Meus amáveis cinco ou seis leitores, por mais boa vontade que tenham comigo, devem me achar tantã de tudo.
Deixo claro, neste meu cotidiano blogar, que não ando nada satisfeito com a postura da Globo na cobertura da crise política que assola o País e cá estou, pelo segundo dia consecutivo, a falar de uma atração global.
Que fique claro!
Uma coisa é uma coisa, outra coisa é outra coisa…
O jornalismo da Vênus opacamente Platinada é uma coisa.
Outra coisa, permitam-me a quase incoerência, foi o ‘Profissão Repórter’ de quarta à noite e o episódio de encerramento da temporada da série “Pé na Cova”, que foi levado ao ar ontem e será nosso tema de hoje.
II.
Antes, faço um méa-culpa.
Não estou habilitado para uma análise profunda do sitcom. Não me arvoro a especialista de nada, menos ainda no campo da teledramaturgia.
A bem da verdade, acompanhei um ou outro episódio desta e de outras temporadas.
No entanto, e meus raros leitores sabem bem de como ajo, tudo o que me comove, de alguma forma, vai aparecer neste meu modesto diário de bordo.
III.
Então, meus caros, feito este preâmbulo, eu lhes direi:
A emoção, quem diria?, acabou no Irajá.
Claro que ver Marília Pera em cena pela última vez deu a tônica do capítulo final.

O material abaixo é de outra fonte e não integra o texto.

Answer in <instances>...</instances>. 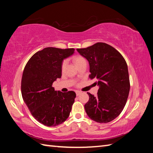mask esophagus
<instances>
[{
    "instance_id": "34e87169",
    "label": "esophagus",
    "mask_w": 153,
    "mask_h": 153,
    "mask_svg": "<svg viewBox=\"0 0 153 153\" xmlns=\"http://www.w3.org/2000/svg\"><path fill=\"white\" fill-rule=\"evenodd\" d=\"M76 95L78 96L80 95V94H82V91H76Z\"/></svg>"
}]
</instances>
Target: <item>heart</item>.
I'll return each instance as SVG.
<instances>
[{
	"instance_id": "obj_1",
	"label": "heart",
	"mask_w": 153,
	"mask_h": 153,
	"mask_svg": "<svg viewBox=\"0 0 153 153\" xmlns=\"http://www.w3.org/2000/svg\"><path fill=\"white\" fill-rule=\"evenodd\" d=\"M73 61L77 67L79 66L81 64L86 62V60L85 58H84V57H83L82 56H80V55L75 56L73 58ZM66 61L64 60L62 61V62L61 64V70L64 71L65 70V68H66Z\"/></svg>"
}]
</instances>
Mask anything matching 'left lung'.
<instances>
[{"mask_svg":"<svg viewBox=\"0 0 153 153\" xmlns=\"http://www.w3.org/2000/svg\"><path fill=\"white\" fill-rule=\"evenodd\" d=\"M89 61L91 79L98 80L97 97L89 93L85 110L89 118L99 123H108L120 115L130 89L128 66L116 48L105 43L77 48Z\"/></svg>","mask_w":153,"mask_h":153,"instance_id":"8db88e82","label":"left lung"}]
</instances>
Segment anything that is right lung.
Returning a JSON list of instances; mask_svg holds the SVG:
<instances>
[{
	"label": "right lung",
	"mask_w": 153,
	"mask_h": 153,
	"mask_svg": "<svg viewBox=\"0 0 153 153\" xmlns=\"http://www.w3.org/2000/svg\"><path fill=\"white\" fill-rule=\"evenodd\" d=\"M74 51L45 48L35 53L24 68L21 82L23 99L31 115L45 126L60 125L70 116L76 93L57 91L52 85L62 76V62Z\"/></svg>",
	"instance_id": "add662e5"
}]
</instances>
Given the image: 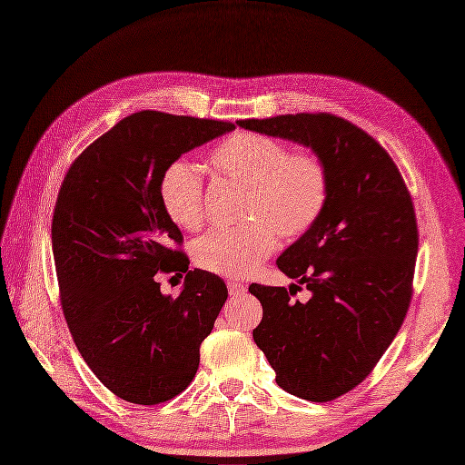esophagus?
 Masks as SVG:
<instances>
[{
    "label": "esophagus",
    "mask_w": 465,
    "mask_h": 465,
    "mask_svg": "<svg viewBox=\"0 0 465 465\" xmlns=\"http://www.w3.org/2000/svg\"><path fill=\"white\" fill-rule=\"evenodd\" d=\"M227 287H229V292L232 294V297H238V294H242L246 291V285L241 283V281H229Z\"/></svg>",
    "instance_id": "obj_1"
}]
</instances>
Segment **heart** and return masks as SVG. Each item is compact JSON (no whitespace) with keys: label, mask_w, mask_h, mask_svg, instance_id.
Listing matches in <instances>:
<instances>
[{"label":"heart","mask_w":465,"mask_h":465,"mask_svg":"<svg viewBox=\"0 0 465 465\" xmlns=\"http://www.w3.org/2000/svg\"><path fill=\"white\" fill-rule=\"evenodd\" d=\"M209 164L221 176L248 186L238 227H219L193 246V262L223 277H246L270 258L280 231L299 238L311 231L330 198V174L314 153H289L283 142L238 132L209 153ZM203 178L186 159L168 163L159 178V200L176 227L198 231L205 217Z\"/></svg>","instance_id":"heart-1"}]
</instances>
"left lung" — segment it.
Wrapping results in <instances>:
<instances>
[{
  "instance_id": "left-lung-1",
  "label": "left lung",
  "mask_w": 465,
  "mask_h": 465,
  "mask_svg": "<svg viewBox=\"0 0 465 465\" xmlns=\"http://www.w3.org/2000/svg\"><path fill=\"white\" fill-rule=\"evenodd\" d=\"M236 124L312 147L328 168L326 209L277 260L311 299L292 301L299 285L248 291L263 308L252 333L275 382L331 401L372 372L410 311L419 248L411 193L388 151L345 118L302 112Z\"/></svg>"
}]
</instances>
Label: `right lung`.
<instances>
[{
	"label": "right lung",
	"mask_w": 465,
	"mask_h": 465,
	"mask_svg": "<svg viewBox=\"0 0 465 465\" xmlns=\"http://www.w3.org/2000/svg\"><path fill=\"white\" fill-rule=\"evenodd\" d=\"M232 128L135 112L83 151L60 186L52 250L67 328L94 376L130 403H164L190 386L229 297L219 275L188 270L159 178L180 154ZM163 272L187 275L176 300L160 292Z\"/></svg>",
	"instance_id": "right-lung-1"
}]
</instances>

Não sei dimensionar o que representou – e representa – Marília para a história das artes do Brasil contemporâneo. Posso lhes dizer, sim, até como testemunha ocular dessa trajetória, que foi única e rigorosamente solar.
Perceber que ali, naquela preciosa narrativa de Falabella e parceiros, ela se despedia, carinhosamente, do público, do teatro e da vida foi de arrepiar (perdoem-me o clichê).
IV.
Mas, não ficou apenas nisso o último episódio.
Como não espantar-se diante daquele Brasil dilaceradamente brasileiro que nós, que nos imaginamos privilegiados, socialmente avançados, teimamos em não enxergar, em não nos vermos ali representados?
Confesso que, ao longo da trama, me ocorreu a dúvida, um tolo questionamento.
Será que é por pessoas como Ruço, Darlene, Odete Roitman, Alessanderson, Abigail, Tamanco e assemelhados que o pessoal anda fazendo manifestações, batendo panela, indignando-se e clamando por mudança?
Quais mudanças, caras pálidas?
V.
Para entender o mundo, basta falar de sua aldeia – alguém já disse lá traz. Um tal de Dostoievski.
Foi o que Falabella fez.
Aliás, penso que Falabella seja um ponto fora da curva na dramaturgia que vira e revira os dias atuais. Um Nélson Rodrigues à la Fellini. Nesta série, especialmente, um rodriguiano Fellini. Estamos todos ali, expostos, poeticamente representados. Quem não se vê ali, sinceramente, não sabe nada de Brasil, preferiria ter nascido em outro rincão.
VI.
Uma das cenas iniciais revela bem isso.
Ruço (Falabella) é procurado por um personagem na Funerária Unidos do Irajá por um senhor transtornado. Ele não quer fazer o enterro de ninguém. Quer, sim, desenterrar o bisavô.
Ruço pergunta o porquê do ato.
E o homem responde enraivecido: quer dar uma surra na ossada, pois lá nos antigamentes o bisavô italiano, no porto de Nápoles, poderia embarcar em dois navios. Um iria para a América; o outro, para o Brasil.
– Olha a escolha que ele fez. Veio para cá. Merece ou não merece apanhar?
Ruço pôs o cara para correr…
(O Brazil não dialoga com o Brasil – e vice e versa. Triste realidade.)